Et de rire à gorge employée à médire Par des mots sirupeux, à la dérobée, Cependant que des yeux tu as enrobé Comme un poulpe l'homme, où vient rouler un rire,
Signe de sa faiblesse et de ton empire, Encore à s'affermir : faire retomber Comme un assentiment en son cœur bombé Le fiel en ta rosée, où il se déchire.

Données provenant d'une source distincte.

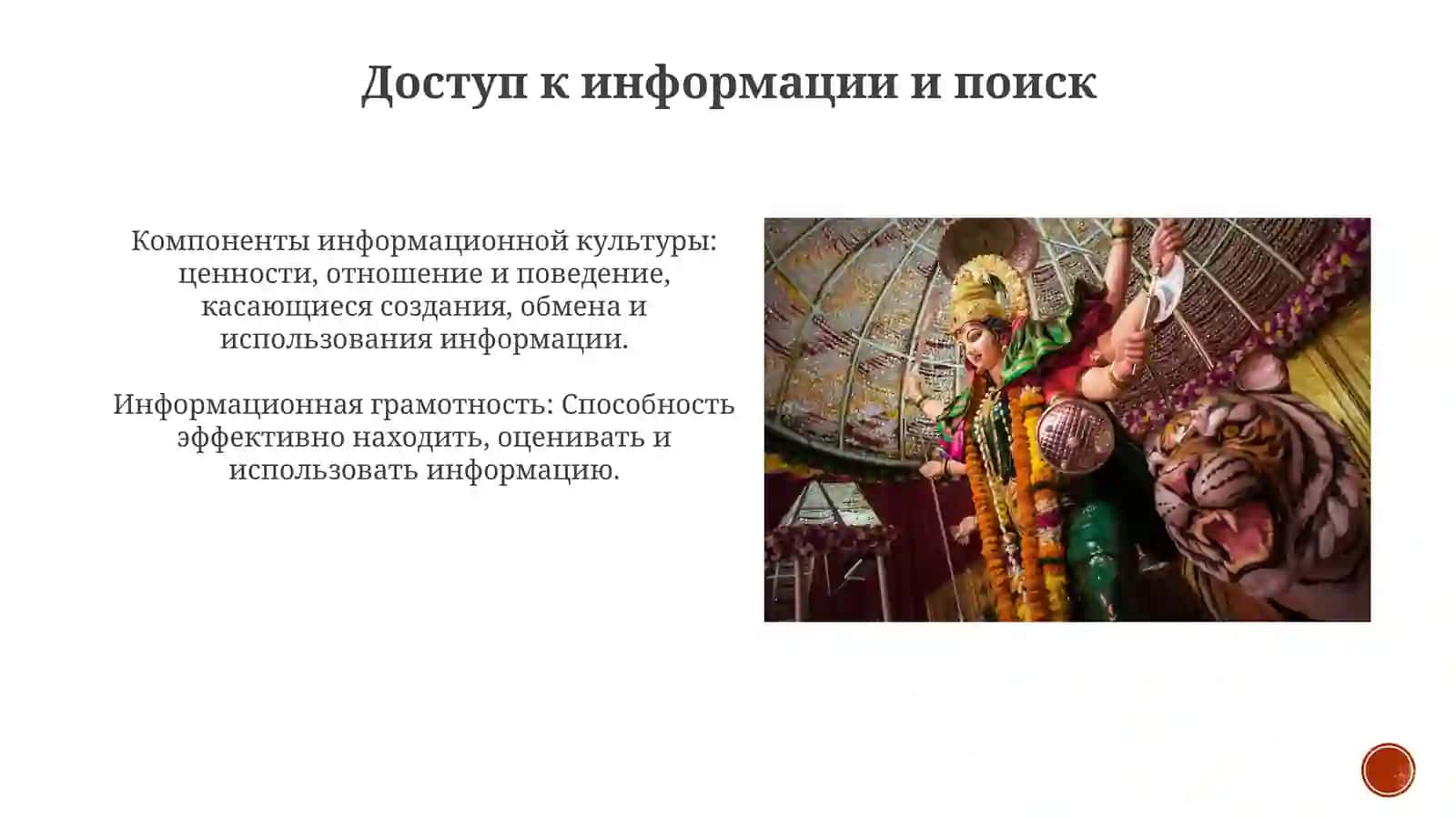 Доступ к информации и поиск

Компоненты информационной культуры: ценности, отношение и поведение, касающиеся создания, обмена и использования информации.

Информационная грамотность: Способность эффективно находить, оценивать и использовать информацию.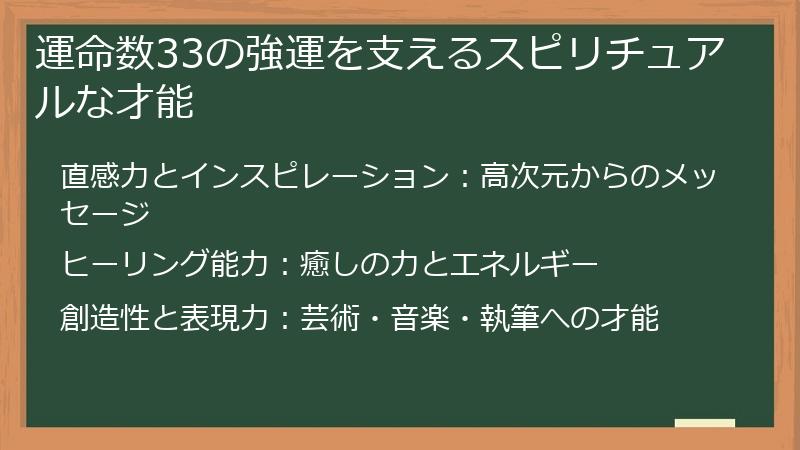 運命数33の強運を支えるスピリチュアルな才能

直感力とインスピレーション：高次元からのメッセージ

ヒーリング能力：癒しの力とエネルギー

創造性と表現力：芸術・音楽・執筆への才能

Mais l'ivresse est vaine à ces victoires aisées ; Le béjaune consent à ces jeux biaisés, Qu'il prend pour une grâce attribuée à lui,
Tandis que son fait réside en la constance A se prêter aux mots, pourtant des instances Sifflant leur jugement sur un niais séduit.
-- Juste un moment saisi au vol, un petit jeu de cruauté, où la victime, consentante par son іmЬéсіllité, se rengorge éperdument.
Merci pour vos critiques.
lefablio
Membre élite
22 octobre 2012 à 13:33
Finalement tout le monde est heureux, surtout les іmЬéсіlеs.... Quant à une critique sur le fond, peut-être une mise en garde: Ne pas en devenir un soi-même .... Enfin sur la forme, La transition dans la forme des deux dernières strophes glisse comme lettre en poste.... Amitiés...
sergeclimax69007
Membre suprême
22 octobre 2012 à 21:41
Oui, c'est ce qu'il y a de redoutable, dans la niaiserie ou l'іmЬéсіllité, on y glisse facilement soi-même.